Image of quads without transparency for text rendering in OpenGL

Here you can clearly see nigh quads resting on the (imaginary) baseline while the quads that corresponds to glyphs like 'p' or '(' are shifted downwards.

Going further

This chapter demonstrated a text rendering technique with TrueType fonts using the FreeType library. The arroyo is flexible, scalable, and works with many graphic symbol encodings. Even so, this approach is likely going to be overkill for your application as we generate and render textures for each glyph. Performance-wise, bitmap fonts are preferable as we only need one texture for all our glyphs. The all-time approach would be to combine the ii approaches by dynamically generating a bitmap font texture featuring all character glyphs as loaded with FreeType. This saves the renderer from a significant amount of texture switches and, based on how tight each glyph is packed, could relieve quite some performance.

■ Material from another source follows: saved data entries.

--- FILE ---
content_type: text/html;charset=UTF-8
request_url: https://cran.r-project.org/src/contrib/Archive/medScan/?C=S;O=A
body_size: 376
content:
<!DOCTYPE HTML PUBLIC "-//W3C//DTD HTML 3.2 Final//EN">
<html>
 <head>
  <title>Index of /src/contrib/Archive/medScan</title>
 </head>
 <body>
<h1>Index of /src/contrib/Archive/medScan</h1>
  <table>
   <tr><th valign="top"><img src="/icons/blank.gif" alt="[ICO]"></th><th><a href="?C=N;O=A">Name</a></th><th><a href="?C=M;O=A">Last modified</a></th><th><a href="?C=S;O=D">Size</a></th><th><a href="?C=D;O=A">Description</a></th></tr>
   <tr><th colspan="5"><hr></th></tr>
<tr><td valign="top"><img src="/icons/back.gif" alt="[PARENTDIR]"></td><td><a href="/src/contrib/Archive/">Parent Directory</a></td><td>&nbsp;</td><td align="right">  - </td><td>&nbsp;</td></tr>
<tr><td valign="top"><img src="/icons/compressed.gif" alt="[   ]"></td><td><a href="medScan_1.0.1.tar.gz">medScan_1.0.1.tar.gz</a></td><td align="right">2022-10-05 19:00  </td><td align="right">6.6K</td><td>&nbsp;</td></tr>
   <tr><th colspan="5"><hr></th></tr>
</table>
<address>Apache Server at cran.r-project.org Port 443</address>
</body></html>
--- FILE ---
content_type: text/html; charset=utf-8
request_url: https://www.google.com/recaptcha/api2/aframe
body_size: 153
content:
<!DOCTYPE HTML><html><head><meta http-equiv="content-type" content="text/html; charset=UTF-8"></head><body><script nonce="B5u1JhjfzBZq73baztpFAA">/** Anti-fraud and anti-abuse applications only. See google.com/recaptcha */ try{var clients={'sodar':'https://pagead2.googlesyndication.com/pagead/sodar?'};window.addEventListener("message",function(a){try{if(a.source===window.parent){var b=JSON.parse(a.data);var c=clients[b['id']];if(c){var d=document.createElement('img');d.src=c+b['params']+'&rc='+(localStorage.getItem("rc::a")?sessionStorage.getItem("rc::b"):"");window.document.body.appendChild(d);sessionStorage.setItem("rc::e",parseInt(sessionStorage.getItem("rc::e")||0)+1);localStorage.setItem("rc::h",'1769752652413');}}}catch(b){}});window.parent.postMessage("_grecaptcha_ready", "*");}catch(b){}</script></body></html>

Another upshot with FreeType font bitmaps is that the glyph textures are stored with a stock-still font size, so a pregnant amount of scaling may introduce jagged edges. Furthermore, rotations applied to the glyphs will crusade them to appear blurry. This tin exist mitigated by, instead of storing the actual rasterized pixel colors, storing the distance to the closest glyph outline per pixel. This technique is called signed distance field fonts and Valve published a paper a few years ago about their implementation of this technique which works surprisingly well for 3D rendering applications.

Further reading

  • lxx+ Best Gratis Fonts for Designers: summarized list of a large group of fonts to utilise in your project for personal or commercial use.